Extracted text:
* * * *
Australian Influenza Surveillance Report - week ending 18 August 2017 (#07/2017)

The Australian Influenza Surveillance Report and Activity Updates are compiled from a number of data sources, which are used to monitor influenza activity and severity in the community. These data sources include laboratory-confirmed notifications to NNDSS; influenza associated hospitalisations; sentinel influenza-like illness (ILI) reporting from general practitioners; ILI-related community level surveys; and sentinel laboratory testing results.

Page last updated: 29 August 2017

The Australian Influenza Surveillance Report is published on a fortnightly basis during the influenza season, typically between May and October. Influenza activity updates will be published outside of the seasonal period.

Australian Influenza Surveillance Report No 07 - week ending 18 August 2017

Summary

  • Influenza activity at the national level continued to increase this reporting fortnight with many surveillance systems at levels comparable to or exceeding the peak of the 2016 season.
* * * *
Excerpted records:
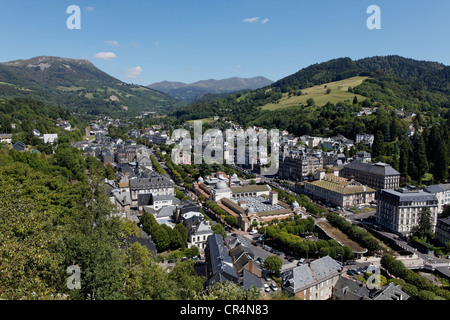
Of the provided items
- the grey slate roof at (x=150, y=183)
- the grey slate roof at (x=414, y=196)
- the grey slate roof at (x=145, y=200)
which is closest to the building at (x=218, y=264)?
the grey slate roof at (x=145, y=200)

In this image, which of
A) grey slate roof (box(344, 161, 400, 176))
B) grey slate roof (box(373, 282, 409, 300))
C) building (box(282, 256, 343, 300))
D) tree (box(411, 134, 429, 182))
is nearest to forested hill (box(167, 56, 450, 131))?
grey slate roof (box(344, 161, 400, 176))

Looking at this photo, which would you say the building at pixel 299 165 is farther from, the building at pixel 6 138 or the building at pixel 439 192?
the building at pixel 6 138

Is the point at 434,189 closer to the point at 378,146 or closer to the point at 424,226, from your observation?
the point at 424,226

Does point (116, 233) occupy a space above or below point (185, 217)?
above

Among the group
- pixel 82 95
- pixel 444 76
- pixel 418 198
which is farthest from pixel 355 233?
pixel 82 95
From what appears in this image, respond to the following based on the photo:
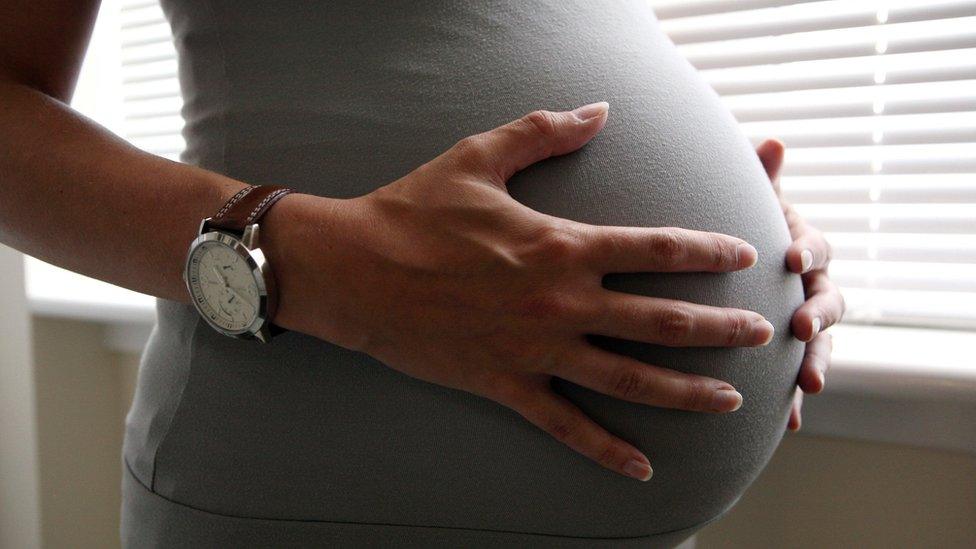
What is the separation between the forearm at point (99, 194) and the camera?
534 millimetres

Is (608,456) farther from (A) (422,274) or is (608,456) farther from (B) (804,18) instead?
(B) (804,18)

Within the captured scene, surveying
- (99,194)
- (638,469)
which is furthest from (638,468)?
(99,194)

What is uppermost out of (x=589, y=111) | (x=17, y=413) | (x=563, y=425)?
(x=589, y=111)

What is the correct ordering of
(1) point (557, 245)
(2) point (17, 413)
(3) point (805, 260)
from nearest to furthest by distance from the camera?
(1) point (557, 245)
(3) point (805, 260)
(2) point (17, 413)

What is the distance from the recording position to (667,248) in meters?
0.50

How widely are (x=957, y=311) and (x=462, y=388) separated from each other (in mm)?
813

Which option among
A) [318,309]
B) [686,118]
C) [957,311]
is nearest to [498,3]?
[686,118]

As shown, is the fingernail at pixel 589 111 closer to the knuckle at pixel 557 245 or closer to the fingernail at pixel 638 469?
the knuckle at pixel 557 245

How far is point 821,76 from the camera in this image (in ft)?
3.40

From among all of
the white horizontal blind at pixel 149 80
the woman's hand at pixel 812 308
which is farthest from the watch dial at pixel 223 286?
the white horizontal blind at pixel 149 80

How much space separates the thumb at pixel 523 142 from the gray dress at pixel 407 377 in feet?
0.07

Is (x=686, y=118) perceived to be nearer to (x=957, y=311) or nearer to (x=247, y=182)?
(x=247, y=182)

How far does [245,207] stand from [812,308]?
47 cm

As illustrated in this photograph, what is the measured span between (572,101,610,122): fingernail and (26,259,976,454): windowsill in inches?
20.4
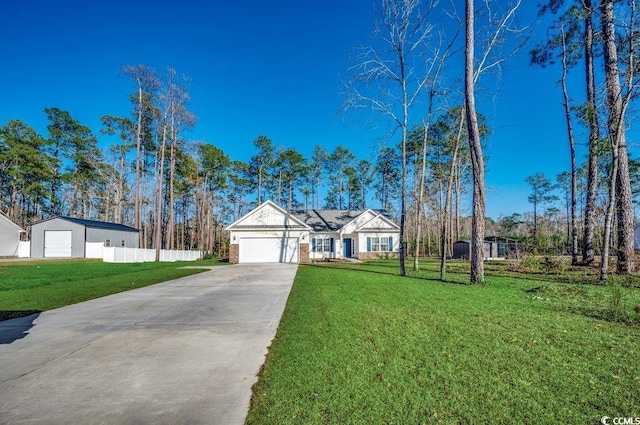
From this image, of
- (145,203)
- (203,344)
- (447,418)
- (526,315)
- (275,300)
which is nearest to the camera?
(447,418)

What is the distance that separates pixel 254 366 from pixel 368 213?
26.0 meters

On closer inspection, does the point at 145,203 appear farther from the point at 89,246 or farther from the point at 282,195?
the point at 282,195

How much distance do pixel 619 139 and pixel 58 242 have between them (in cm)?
3459

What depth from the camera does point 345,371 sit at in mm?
Result: 3109

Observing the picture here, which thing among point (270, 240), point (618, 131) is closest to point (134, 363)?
point (618, 131)

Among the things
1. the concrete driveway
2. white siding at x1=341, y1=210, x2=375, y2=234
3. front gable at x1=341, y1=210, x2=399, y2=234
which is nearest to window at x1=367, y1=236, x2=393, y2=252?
front gable at x1=341, y1=210, x2=399, y2=234

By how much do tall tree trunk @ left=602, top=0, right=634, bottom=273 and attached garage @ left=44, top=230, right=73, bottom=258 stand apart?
110ft

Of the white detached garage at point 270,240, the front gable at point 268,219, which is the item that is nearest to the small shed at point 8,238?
the white detached garage at point 270,240

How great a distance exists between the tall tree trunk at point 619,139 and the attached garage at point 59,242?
3345 centimetres

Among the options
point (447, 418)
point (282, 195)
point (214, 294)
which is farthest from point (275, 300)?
point (282, 195)

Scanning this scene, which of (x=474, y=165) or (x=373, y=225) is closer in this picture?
(x=474, y=165)

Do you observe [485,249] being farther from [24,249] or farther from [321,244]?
[24,249]

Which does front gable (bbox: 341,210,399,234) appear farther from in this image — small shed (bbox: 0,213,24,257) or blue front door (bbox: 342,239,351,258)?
small shed (bbox: 0,213,24,257)

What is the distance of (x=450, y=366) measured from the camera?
125 inches
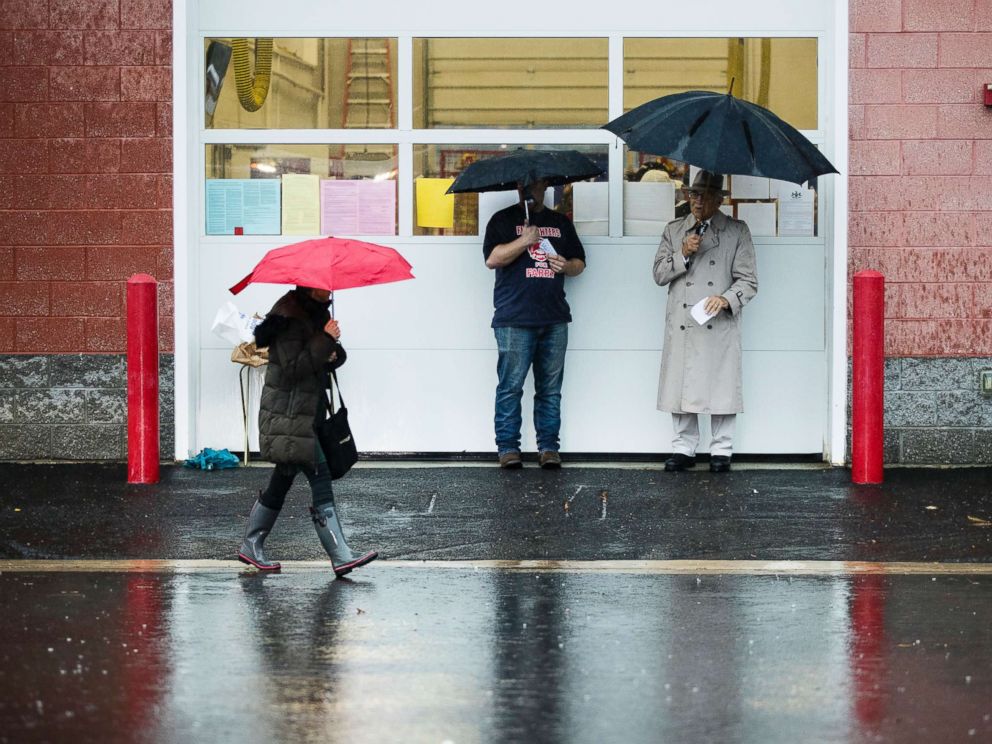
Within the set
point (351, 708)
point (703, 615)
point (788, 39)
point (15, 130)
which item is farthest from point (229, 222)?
point (351, 708)

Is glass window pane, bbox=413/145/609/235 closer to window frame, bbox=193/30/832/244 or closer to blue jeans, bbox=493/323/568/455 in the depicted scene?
window frame, bbox=193/30/832/244

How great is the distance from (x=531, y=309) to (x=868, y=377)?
2199 mm

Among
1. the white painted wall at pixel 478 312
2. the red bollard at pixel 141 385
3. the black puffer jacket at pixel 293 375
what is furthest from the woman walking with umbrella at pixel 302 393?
the white painted wall at pixel 478 312

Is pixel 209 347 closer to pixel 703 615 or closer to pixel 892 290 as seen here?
pixel 892 290

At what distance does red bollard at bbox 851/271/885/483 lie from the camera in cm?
1047

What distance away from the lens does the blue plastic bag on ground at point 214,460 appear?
36.9 feet

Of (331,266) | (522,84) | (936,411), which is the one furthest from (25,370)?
(936,411)

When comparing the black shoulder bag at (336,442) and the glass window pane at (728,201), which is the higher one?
the glass window pane at (728,201)

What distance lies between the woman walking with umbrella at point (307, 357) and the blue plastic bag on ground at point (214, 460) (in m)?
3.71

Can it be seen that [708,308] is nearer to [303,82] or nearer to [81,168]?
[303,82]

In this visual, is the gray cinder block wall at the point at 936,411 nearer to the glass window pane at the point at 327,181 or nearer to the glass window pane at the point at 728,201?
the glass window pane at the point at 728,201

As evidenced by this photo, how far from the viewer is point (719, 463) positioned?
11.0 m

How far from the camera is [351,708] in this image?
* * * *
What the task requires:
Copy word for word the part of the influenza surveillance report that begins with the words containing "The Australian Influenza Surveillance Report and" and ends with "the seasonal period.".

Solution for this problem:
The Australian Influenza Surveillance Report and Activity Updates are compiled from a number of data sources, which are used to monitor influenza activity and severity in the community. These data sources include laboratory-confirmed notifications to NNDSS; influenza associated hospitalisations; sentinel influenza-like illness (ILI) reporting from general practitioners; ILI-related community level surveys; and sentinel laboratory testing results.

Page last updated: 29 August 2017

The Australian Influenza Surveillance Report is published on a fortnightly basis during the influenza season, typically between May and October. Influenza activity updates will be published outside of the seasonal period.